Решаем немедленно выводить людей из эшелонов в укрытия. Благо неподалеку есть глубокий песчаный карьер. Пошли с генералом Скляровым к эшелонам, приказываем начальникам быстро выводить людей. Тому, кто хоть раз полежал под авиационной бомбежкой, такой приказ повторять не надо. Солдаты бегом устремились к карьеру. Но не все. Вижу, с площадок и даже вагонных крыш офицеры и солдаты в польской форме ведут огонь по самолету- разведчику. Кто из винтовки, кто из автомата, а кто из пистолета.
Нашел начальника польского эшелона, объяснил, что справа песчаный карьер и чтобы немедленно выводил людей в укрытие.
Не знаю, по какой причине начальник эшелона пренебрег правилами воздушной тревоги. Оставил людей в вагонах и сам остался. Эшелон разметало взрывами авиационных бомб и взрывными волнами, почти все поляки погибли.
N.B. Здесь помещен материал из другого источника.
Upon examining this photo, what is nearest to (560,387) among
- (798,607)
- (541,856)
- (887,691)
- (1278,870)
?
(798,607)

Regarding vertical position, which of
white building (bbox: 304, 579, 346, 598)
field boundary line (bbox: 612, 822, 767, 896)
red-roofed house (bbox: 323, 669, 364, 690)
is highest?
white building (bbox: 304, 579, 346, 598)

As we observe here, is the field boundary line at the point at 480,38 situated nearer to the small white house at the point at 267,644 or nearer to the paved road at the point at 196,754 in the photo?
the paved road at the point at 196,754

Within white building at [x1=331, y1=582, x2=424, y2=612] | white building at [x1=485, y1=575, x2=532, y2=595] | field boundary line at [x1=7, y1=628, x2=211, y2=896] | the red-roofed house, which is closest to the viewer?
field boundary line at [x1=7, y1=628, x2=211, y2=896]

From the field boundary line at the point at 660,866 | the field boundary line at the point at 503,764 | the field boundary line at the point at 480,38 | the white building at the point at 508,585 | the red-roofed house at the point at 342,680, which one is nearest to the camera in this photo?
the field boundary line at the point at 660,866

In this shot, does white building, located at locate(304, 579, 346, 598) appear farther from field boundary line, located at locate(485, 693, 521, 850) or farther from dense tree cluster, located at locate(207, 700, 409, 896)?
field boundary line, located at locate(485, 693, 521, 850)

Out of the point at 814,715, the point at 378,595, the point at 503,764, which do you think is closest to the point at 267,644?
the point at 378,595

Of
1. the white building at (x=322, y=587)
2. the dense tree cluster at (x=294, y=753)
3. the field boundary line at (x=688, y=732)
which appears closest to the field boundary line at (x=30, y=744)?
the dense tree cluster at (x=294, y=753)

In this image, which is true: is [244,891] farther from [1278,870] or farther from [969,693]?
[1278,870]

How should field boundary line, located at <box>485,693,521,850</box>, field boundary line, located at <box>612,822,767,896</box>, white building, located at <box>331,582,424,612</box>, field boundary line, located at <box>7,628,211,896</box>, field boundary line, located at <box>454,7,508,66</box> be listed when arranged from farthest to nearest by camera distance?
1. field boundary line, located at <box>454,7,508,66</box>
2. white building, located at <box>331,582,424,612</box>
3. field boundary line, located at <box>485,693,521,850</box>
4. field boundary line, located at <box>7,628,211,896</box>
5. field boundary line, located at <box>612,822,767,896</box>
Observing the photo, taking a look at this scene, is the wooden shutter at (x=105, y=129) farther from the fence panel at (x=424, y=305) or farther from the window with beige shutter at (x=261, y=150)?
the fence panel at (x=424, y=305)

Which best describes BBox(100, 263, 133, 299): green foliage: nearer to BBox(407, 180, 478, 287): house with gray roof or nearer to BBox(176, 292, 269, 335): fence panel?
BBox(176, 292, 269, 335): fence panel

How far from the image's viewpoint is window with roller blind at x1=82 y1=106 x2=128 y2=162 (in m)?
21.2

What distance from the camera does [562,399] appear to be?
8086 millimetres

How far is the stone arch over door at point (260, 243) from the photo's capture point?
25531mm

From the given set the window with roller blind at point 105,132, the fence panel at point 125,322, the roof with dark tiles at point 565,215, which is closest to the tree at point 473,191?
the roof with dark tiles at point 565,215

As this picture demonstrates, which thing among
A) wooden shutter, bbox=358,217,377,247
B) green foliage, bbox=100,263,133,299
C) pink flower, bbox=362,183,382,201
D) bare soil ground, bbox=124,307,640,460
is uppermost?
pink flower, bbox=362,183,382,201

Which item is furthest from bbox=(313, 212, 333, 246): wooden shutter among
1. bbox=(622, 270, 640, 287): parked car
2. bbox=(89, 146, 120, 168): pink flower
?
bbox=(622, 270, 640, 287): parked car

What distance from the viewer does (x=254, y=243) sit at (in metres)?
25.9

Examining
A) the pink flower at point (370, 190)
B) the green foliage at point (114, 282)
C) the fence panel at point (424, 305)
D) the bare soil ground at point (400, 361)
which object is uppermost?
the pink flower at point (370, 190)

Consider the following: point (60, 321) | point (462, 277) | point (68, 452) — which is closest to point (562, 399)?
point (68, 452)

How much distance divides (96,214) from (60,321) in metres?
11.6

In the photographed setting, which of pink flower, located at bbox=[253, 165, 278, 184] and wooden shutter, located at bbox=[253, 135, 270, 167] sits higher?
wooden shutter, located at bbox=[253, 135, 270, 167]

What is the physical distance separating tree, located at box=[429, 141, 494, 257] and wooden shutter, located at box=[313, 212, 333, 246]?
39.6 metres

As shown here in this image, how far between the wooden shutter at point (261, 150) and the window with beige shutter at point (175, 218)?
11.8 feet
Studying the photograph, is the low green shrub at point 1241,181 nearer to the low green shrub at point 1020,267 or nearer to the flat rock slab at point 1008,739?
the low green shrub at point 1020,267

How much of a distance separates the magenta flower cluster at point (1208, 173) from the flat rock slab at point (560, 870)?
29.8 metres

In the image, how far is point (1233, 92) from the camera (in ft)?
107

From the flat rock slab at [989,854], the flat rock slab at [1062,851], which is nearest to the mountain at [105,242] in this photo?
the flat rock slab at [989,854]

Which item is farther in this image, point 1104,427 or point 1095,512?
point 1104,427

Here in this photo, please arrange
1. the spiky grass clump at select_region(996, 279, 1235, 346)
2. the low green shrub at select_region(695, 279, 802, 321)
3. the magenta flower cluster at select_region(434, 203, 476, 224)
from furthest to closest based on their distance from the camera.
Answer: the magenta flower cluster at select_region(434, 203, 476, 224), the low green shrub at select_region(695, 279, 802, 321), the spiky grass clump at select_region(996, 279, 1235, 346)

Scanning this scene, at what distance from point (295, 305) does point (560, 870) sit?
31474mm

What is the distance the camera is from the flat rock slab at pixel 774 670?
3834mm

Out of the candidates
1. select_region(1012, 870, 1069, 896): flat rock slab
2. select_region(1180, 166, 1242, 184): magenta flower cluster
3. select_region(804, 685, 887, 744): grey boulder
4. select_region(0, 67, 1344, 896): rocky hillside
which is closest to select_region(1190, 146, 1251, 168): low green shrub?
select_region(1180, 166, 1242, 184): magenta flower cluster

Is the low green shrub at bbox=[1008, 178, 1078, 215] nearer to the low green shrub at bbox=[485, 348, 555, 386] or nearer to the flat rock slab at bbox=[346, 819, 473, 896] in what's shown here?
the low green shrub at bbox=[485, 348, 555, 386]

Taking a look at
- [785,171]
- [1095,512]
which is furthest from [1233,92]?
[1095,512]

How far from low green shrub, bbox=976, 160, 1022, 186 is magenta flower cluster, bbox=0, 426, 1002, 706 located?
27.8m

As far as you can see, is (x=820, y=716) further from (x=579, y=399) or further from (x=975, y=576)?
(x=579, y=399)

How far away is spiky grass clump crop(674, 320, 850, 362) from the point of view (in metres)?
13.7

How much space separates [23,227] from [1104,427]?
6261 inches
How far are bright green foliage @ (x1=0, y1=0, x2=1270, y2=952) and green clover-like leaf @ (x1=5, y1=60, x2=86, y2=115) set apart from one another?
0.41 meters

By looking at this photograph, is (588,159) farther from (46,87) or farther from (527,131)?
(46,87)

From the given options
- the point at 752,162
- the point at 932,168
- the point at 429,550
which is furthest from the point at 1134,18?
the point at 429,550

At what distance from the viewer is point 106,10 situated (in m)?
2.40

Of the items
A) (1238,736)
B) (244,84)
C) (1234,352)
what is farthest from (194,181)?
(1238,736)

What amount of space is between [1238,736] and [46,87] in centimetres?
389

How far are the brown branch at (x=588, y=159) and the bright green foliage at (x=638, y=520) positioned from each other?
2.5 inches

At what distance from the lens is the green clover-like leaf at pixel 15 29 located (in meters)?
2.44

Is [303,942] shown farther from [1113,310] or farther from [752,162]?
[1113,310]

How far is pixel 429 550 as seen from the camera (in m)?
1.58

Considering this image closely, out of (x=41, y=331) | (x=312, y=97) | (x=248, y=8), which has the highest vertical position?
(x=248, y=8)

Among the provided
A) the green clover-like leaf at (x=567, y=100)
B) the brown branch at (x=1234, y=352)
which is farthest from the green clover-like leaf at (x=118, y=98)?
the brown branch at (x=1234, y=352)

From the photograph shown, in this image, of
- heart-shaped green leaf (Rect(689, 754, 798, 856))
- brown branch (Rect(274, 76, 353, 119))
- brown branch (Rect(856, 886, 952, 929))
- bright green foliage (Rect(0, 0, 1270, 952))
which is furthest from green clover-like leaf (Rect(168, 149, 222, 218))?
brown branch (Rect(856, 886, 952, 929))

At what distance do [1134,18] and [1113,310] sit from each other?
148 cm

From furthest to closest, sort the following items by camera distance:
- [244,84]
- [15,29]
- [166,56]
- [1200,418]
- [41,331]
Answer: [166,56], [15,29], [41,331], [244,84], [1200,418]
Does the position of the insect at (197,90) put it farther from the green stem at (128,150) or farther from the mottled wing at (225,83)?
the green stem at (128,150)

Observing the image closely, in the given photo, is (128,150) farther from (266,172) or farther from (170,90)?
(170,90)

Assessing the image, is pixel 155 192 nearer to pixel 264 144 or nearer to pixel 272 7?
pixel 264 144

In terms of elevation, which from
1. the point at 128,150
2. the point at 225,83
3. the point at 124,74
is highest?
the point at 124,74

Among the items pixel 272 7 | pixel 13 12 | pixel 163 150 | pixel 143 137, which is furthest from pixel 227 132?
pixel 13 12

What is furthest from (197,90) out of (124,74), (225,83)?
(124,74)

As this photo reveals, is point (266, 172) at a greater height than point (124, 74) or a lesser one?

Война есть война, потери на ней неизбежны, потери из–за собственной халатности неприемлемы, но куда денешься, если они случаются? Однако тут вмешалась в дело политика. Верней сказать политиканы из Лондона, из польской эмиграции во главе с Мико- лайчиком. Захотели нажить капитал на трагической гибели соотечественников. Лондонское радио известило мир, что польский воинский эшелон погиб по вине советских железнодорожников.
Про радио я узнал, когда приехал в штаб 1-го Украинского фронта. Узнал также, что Сталин поверил клевете. Начальник военных сообщений фронта Скляров, офицеры Манюков, Каретников, всего семь человек были арестованы и отправлены в военный трибунал. Мотивировка: «За допущение разгрома воинского эшелона».
Иду к командующему фронтом генералу Ватутину.
— Николай Федорович, как Вы допустили арест всего Вашего отдела военных сообщений?
— А это через мою голову. Идите к Жукову, он получил указание
об аресте от Сталина.
Георгий Константинович в это время был в штабе 1-го Украинского фронта и как представитель Ставки ВГК подготавливал меж- фронтовую операцию, которая впоследствии была названа Корсунь- Шевченковской. Иду к нему, спрашиваю, не может ли он отменить собственное распоряжение об аресте. Рассказал, как и что происходило. Он сказал:
— Нет, не могу. Это распоряжение Сталина. Вот что: давай ему сейчас доложим. Сам понимаешь, для меня это сильный прокол, что я сам не разобрал дело. Сталин был очень раздражен. Миколайчик запрашивал его из Лондона, почему, дескать, допустили гибель кадров польской армии. Я доложу, потом ты доложишь подробности.